» **AIM OF THE TASK**
Summarize the ceiling discussion below in two sentences.

» **PASSAGE**
>> Start

You'll need to reset your electrical box and rehang the fan.
a.
the existing drop ceiling structure is wierd. I think it's sagging although there are no cracks around the perimeter where you would expect them. Bottom line, along one wall the ceiling is 1 1/2" to 2" lower in the middle of the wall than in the corners. I was going to live with teh ceiling untill I discovered this as the new ceiling is really beyond the scope of what I wanted to do.Ultimalely I wanted to put a crown moulding ande the only way to do it with the existing ceiling woulld be to drop teh crown but the uneven space between teh top of the crown and the ceiling would be too noticable for me along an 8' wall. In another room along a 12' run the ceiling was 1" lower in the middle of the wall and I was able to bend the crown into place end then attach it with trim screws to hold it in place. The coped corners were not perfect but this was just paint grade stuff so a little caulk and paint made a big difference.Someone brought out the phrase "sloptical illusion" in the other thread about construction terms. I was laughing so hard when I read that one cause it is about the best I could hope for in a 110 year old building with considerable settlement."I'm your huckleberry"
Edited 1/26/2006 5:31 pm ET by xosder11
Another option is to use steel studs as ceiling joists. Use a laser level to put C-channel around the perimeter of the room, then hang studs off of that. I would use galvanized #10 round washer head screws (lots of them) to fasten the channel to the wall. Don't do something half-assed like pick up what's at HD and then support it in the middle, do the proper load calculations and then special order the proper gauge and length from a DW supplier. You can get load specs for steel studs as joists here.
Needless to say, the fan should be mounted independent of the steel studs if you go this direction.
Disclaimer: I'm a know-nothing DIYer, this is just an option I investigated once.
Thanks Taylor. I love the disclaimer ; )"I'm your huckleberry"
Edited 1/26/2006 5:32 pm ET by xosder11
Yeah, steel studs would be the way to go. Use the steel U channel around the perimeter and the heavy-duty studs across.Be sure to protect any wiring so that it doesn't rub against a sharp edge.I don't see why you couldn't mount the fan on the steel studs, but you'd want to add extra cross-bracing, top prevent vibration/wobble. Something like a piece of 1/2" plywood about 3x3 feet layed on top of the studs and screwed to them (though screwing from above would be a trick, so probably some other mounting scheme is better).

>> End

» **SUPPLIED DATA**
>> Start

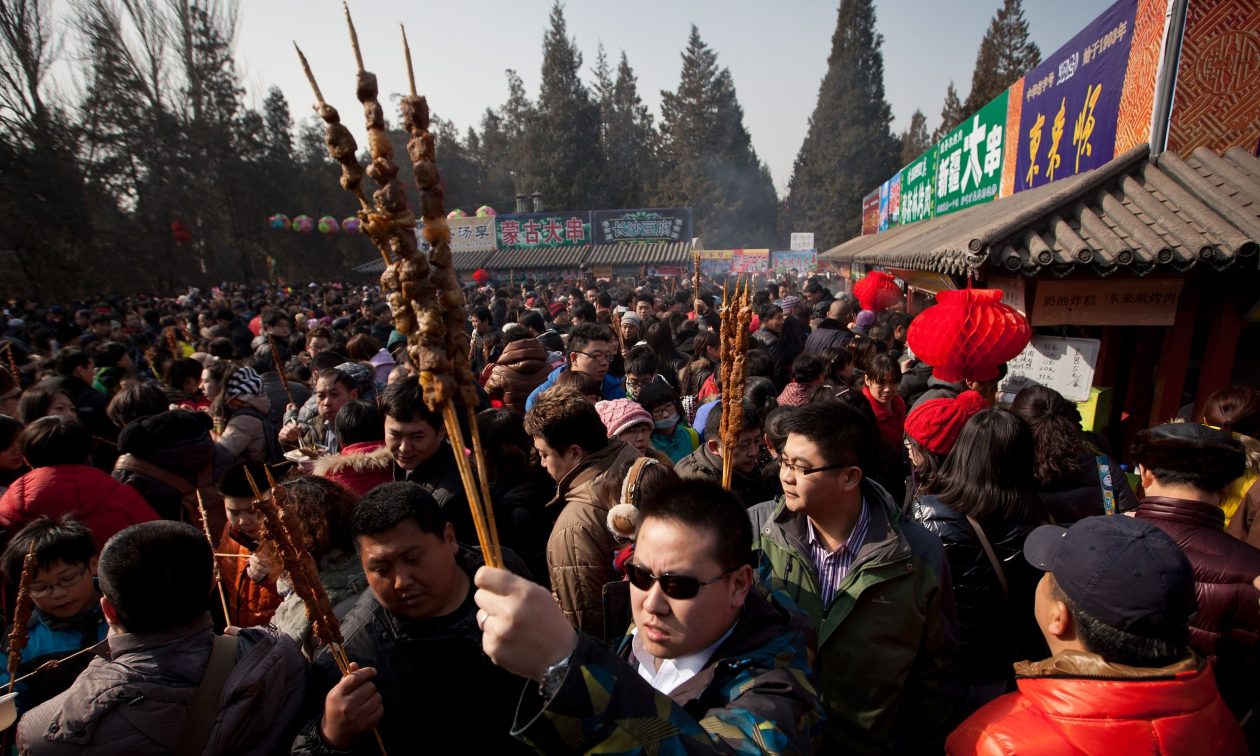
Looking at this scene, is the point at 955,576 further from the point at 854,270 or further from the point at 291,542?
the point at 854,270

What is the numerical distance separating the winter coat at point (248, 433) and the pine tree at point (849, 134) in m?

>> End

» **FINISHED TASK**
One poster explains that an old drop ceiling is 1 1/2 to 2 inches lower in the middle of one wall than at the corners, which makes it hard to add crown molding. Replies suggest building a new ceiling from steel studs hung off perimeter channel, and they differ on whether the fan should be mounted independently of the studs or on them with extra cross-bracing.